Atuei com Francisco Carlos, estudioso sério do chamado tempo presente, no livro que organizei para a Editora Europa, História pré-colonial do Brasil. Luiz Felipe de Alencastro, que chegou a ser meu professor em Vincennes, na França, apontou seu olhar para o mundo Atlântico, revelando a importância do eixo Portugal, Angola e Brasil na construção da nossa nacionalidade. Theodor Zwinger, um médico e pensador suíço impregnado de ideais da Renascença, escreveu certa vez que era sinal de uma “nobre honestidade preservar e celebrar com gratidão a memória daqueles que consideramos úteis” ao conhecimento. O estudioso suíço pertencia a um período em que não havia a cultura científica de um lado e a cultura artística ou literária de outro. Não quero dizer com isso que as diferenças não existam, mas que o diálogo não pode ser interrompido. Um historiador do porte de Nelson Werneck Sodré sabia perfeitamente disso. A desconfiança dos intelectuais em relação às Ciências exatas, por exemplo, pode ter ocorrido da Revolução Industrial para cá, os literatos se comportando como os operários ludistas, que quebravam as máquinas. 

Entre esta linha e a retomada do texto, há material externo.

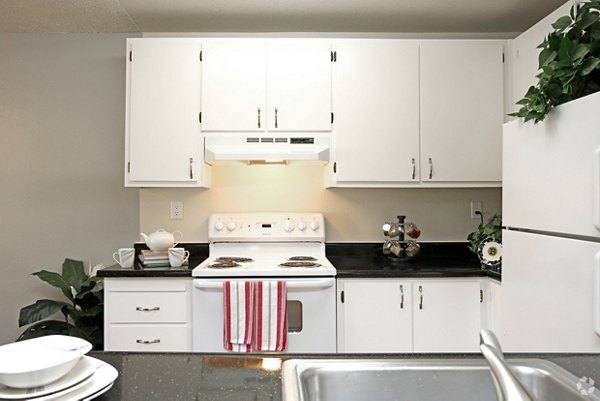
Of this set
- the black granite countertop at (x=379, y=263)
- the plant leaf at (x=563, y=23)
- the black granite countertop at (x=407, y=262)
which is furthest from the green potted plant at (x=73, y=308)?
the plant leaf at (x=563, y=23)

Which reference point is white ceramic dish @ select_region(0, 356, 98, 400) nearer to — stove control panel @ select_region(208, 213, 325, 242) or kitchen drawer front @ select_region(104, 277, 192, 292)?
kitchen drawer front @ select_region(104, 277, 192, 292)

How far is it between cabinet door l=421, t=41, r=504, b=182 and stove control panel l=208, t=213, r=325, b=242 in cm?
78

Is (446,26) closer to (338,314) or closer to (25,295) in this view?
(338,314)

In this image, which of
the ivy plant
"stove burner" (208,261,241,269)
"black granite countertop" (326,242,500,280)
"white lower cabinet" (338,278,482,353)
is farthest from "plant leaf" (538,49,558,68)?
"stove burner" (208,261,241,269)

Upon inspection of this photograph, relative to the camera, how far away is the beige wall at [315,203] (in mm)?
3244

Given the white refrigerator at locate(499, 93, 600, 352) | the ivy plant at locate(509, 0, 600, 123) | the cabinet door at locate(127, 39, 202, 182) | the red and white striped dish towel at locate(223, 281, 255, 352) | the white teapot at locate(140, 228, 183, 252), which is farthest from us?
the cabinet door at locate(127, 39, 202, 182)

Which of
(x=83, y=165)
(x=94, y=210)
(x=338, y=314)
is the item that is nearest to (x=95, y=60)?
(x=83, y=165)

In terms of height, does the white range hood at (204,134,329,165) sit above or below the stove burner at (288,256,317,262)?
above

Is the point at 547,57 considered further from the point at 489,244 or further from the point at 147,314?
the point at 147,314

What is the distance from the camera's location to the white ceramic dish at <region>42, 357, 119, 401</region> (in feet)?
2.56

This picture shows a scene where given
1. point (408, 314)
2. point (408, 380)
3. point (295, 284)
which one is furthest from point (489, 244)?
point (408, 380)

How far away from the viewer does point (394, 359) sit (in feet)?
3.33

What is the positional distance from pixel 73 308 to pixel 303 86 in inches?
75.3

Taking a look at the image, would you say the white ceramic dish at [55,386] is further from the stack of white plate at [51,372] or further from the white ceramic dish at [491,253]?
the white ceramic dish at [491,253]
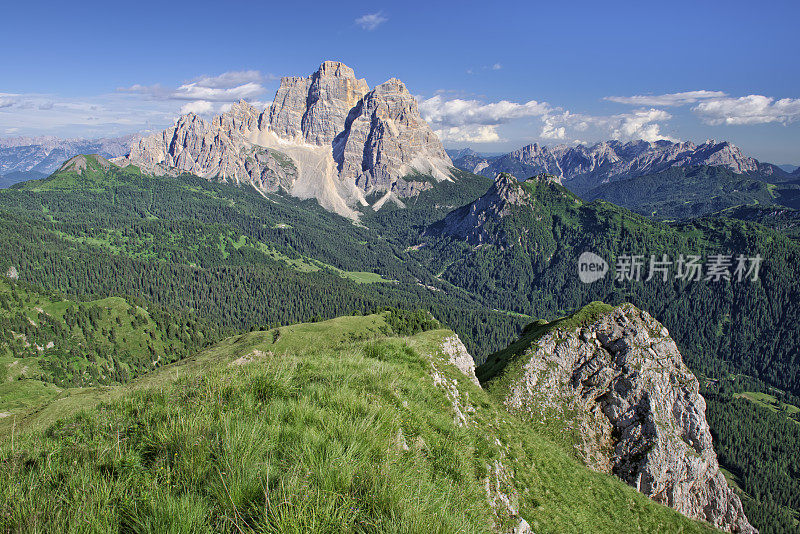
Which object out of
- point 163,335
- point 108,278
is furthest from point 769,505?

Não houve muita mudança nesse cenário desde então, com exceção do Círculo de Viena, reunindo, nos anos 20, filósofos e cientistas na capital da Áustria. O escritor Charles Percy Snow abordou, com brilhantismo, essa questão da desconfiança em relação à tecnologia, sobretudo, há cerca de cinco décadas. Em nosso tempo, um dos poucos a perceber e praticar isso é o filósofo Edgar Morin. Entre nós, eu me recordo que Ferreira Gullar reivindicava a necessidade de os jornais abrirem seus espaços para uma atividade crítica de caráter científico, como já se dava com os livros e, em menor escala, com as Artes Plásticas. Cristovam Buarque é um desses que reúne formação humanística e técnico-científica. Alguns jornais universitários, como o Jornal da USP e o Jornal da Unicamp, vêm preenchendo um pouco esse papel. Ainda bem. Seja como for, eu me considero um privilegiado por esse convívio todo e pelo aprendizado que esses historiadores e outros estudiosos me proporcionaram. Todos tiveram peso em minha percepção do trabalho historiográfico. Ninguém escreve a História sozinho, como tampouco ninguém faz a História sozinho.